At the end of this chapter you should be able to answer the following questions:
- Is the Independent T-test a Between Groups or Within Groups test?
- How many assumptions underpin the Independent Samples T-test?
- What is the first test to examine within the Independent Groups T-test output?
- What is the second test to examine within the Independent Groups T-test output?
- What elements or individual statistics should be reported when writing up an Independent T-test?
An Independent T-test or Independent Samples T-test is an important test for Between Groups differences.
Here we will discuss the underlying assumptions of the Independent t-test and explain how to interpret the results of the t-test. There are a number of assumptions that need to be met before performing an Independent t-test:
- The dependent variable (the variable of interest) needs a continuous scale (i.e., the data needs to be at either an interval or ratio measurement). An example of a continuous dependent variable might be the weight of an athlete. Their weight could be anywhere between 50 and 70 kilograms.
- The independent variable needs to have two independent groups with two levels. An example of this independent variable could be regional vs metropolitan Australians.
- The data should have independence of observations. More specifically, there shouldn’t be the same participants in both groups.
- The dependent variable should be normally or near-to-normally distributed for each group. It is worth noting that the t-test is robust for minor violations in normality, however, if your data is very non-normal, it might be worth using a non-parametric test or bootstrapping (see later chapters for more information).
- There should be no spurious outliers.
- The data must have homogeneity of variances. This assumption can be tested using Levene’s test for homogeneity of variances in the statistics package which is shown in the output included in the next chapter.
Independent T-test Interpretation
The order of interpreting test statistics can be important and there are multiple test statistics to interpret within the Independent Groups T-test output.
Keep in mind that we are examining two groups of individuals – In this example, we are looking at metropolitan versus regional Australians. The dependent or outcome variable is mental distress.
And here we have the output from the T-test.
You will need to click on the below link to access the output:
Green: Levene’s test
Red: Test statistics
Blue: Means and standard deviations
Green: The first thing you should examine is Levene’s test. If this test is nonsignificant, that means you have homogeneity of variance between the two groups on the dependent or outcome variable. If Levene’s test is significant, this means that the two groups did not show homogeneity of variance on the dependent or outcome variable.

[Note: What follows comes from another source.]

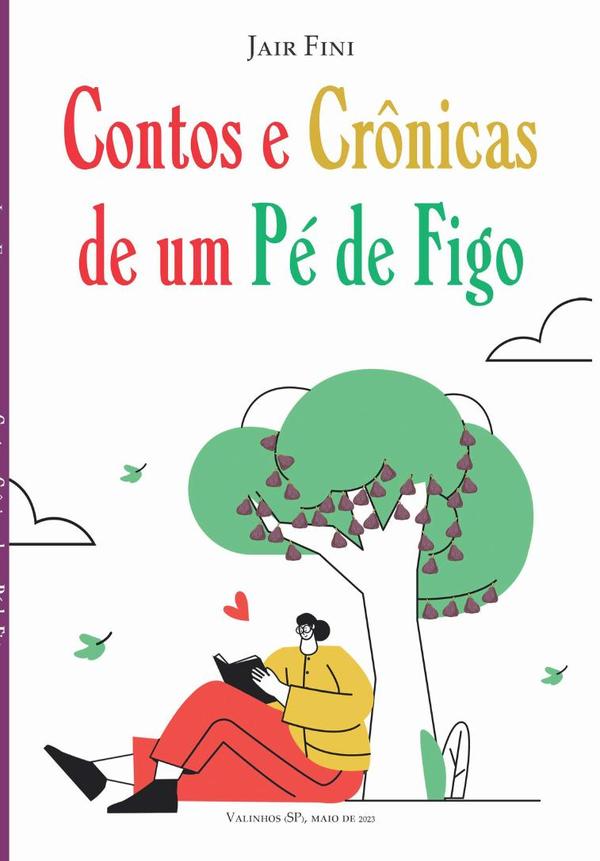 Contos E Crônicas De Um Pé De Figo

In our example, Levene’s test is nonsignificant so we can move on to the statistics for the tests under the condition of equal variances assumed.

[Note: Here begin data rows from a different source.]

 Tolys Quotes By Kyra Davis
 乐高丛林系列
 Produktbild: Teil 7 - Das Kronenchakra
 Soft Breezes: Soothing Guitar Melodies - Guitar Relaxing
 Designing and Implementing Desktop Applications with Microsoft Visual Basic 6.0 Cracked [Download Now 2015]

You should notice that there are two lines or rows of statistics given in the output. The first row, which we are using, provides statistics for the tests under the condition of equal variances assumed. The second row, which we are not using, provides statistics for the tests under the condition of equal variances not assumed.

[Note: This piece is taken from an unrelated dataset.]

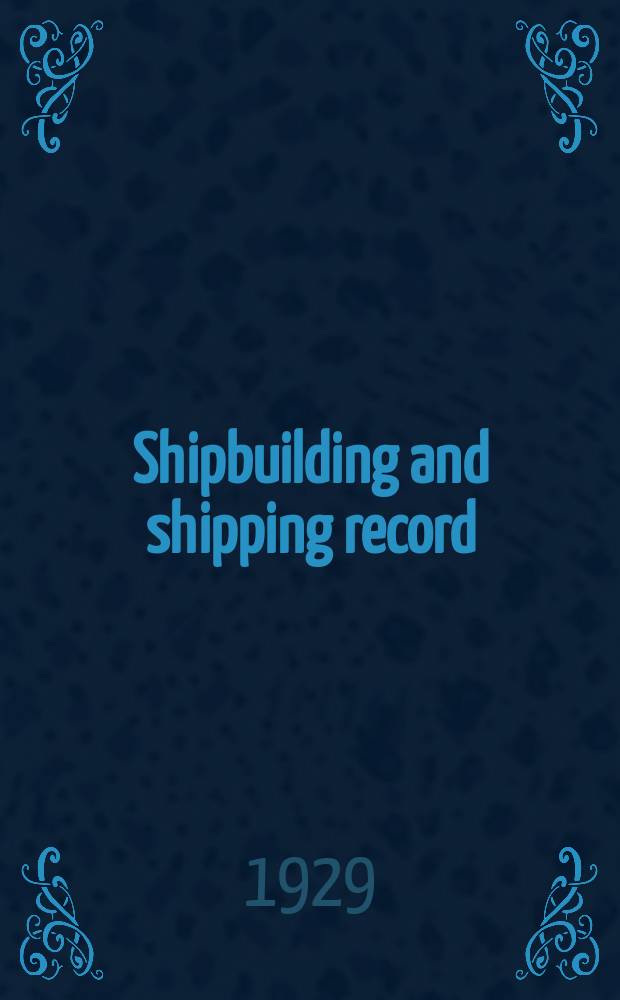 Shipbuilding and shipping record : A journal of shipbuilding, marine engineering, docks, harbours and shipping. Vol.33, №Spec. number : [Annual review, design and equipment number]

Red: The next thing you should look at is the t value, the degrees of freedom, and the p value statistics in the first or top row of the output. The p-value of .024 shows that there is a significant difference in levels of mental distress reported by metropolitan and regional Australians. If we look at the mean scores, we can tell that regional Australians reported higher levels of mental distress (38.867) than the Australians who live in major cities (35.904).
You will also notice that there is a 95% CI presented, which is a 95% Confidence Interval of the difference. This CI has a lower limit at -5.525 and an upper limit at -.401. Because the CI does not include 0 we can infer that the difference between the two groups does exist in the population.
Blue: Next, make sure you have a look at the mean, standard deviation, and sample size (N) for both groups. You can get the effect size (Cohen’s D) by using an effect size calculator.
You may find an effect size calculator here: https://www.socscistatistics.com/effectsize/default3.aspx
If you enter the mean, standard deviation, and sample size for both groups, you should get a Cohen’s D of .239.
Independent T-test Write-Up
You will need to report the Means and SD for each group, along with the t test statistic (t), its p value, and its effect size d.
It is common in many formats to round your decimal places to two. Therefore, a Write-Up for an Independent T-test should look like this:
An independent samples t-test showed that the metropolitan sample (M = 35.90, SD = 12.10) reported lower levels of mental distress (t=-2.27, p=.024, d=.24) than the regional sample (M = 38.87, SD = 12.69).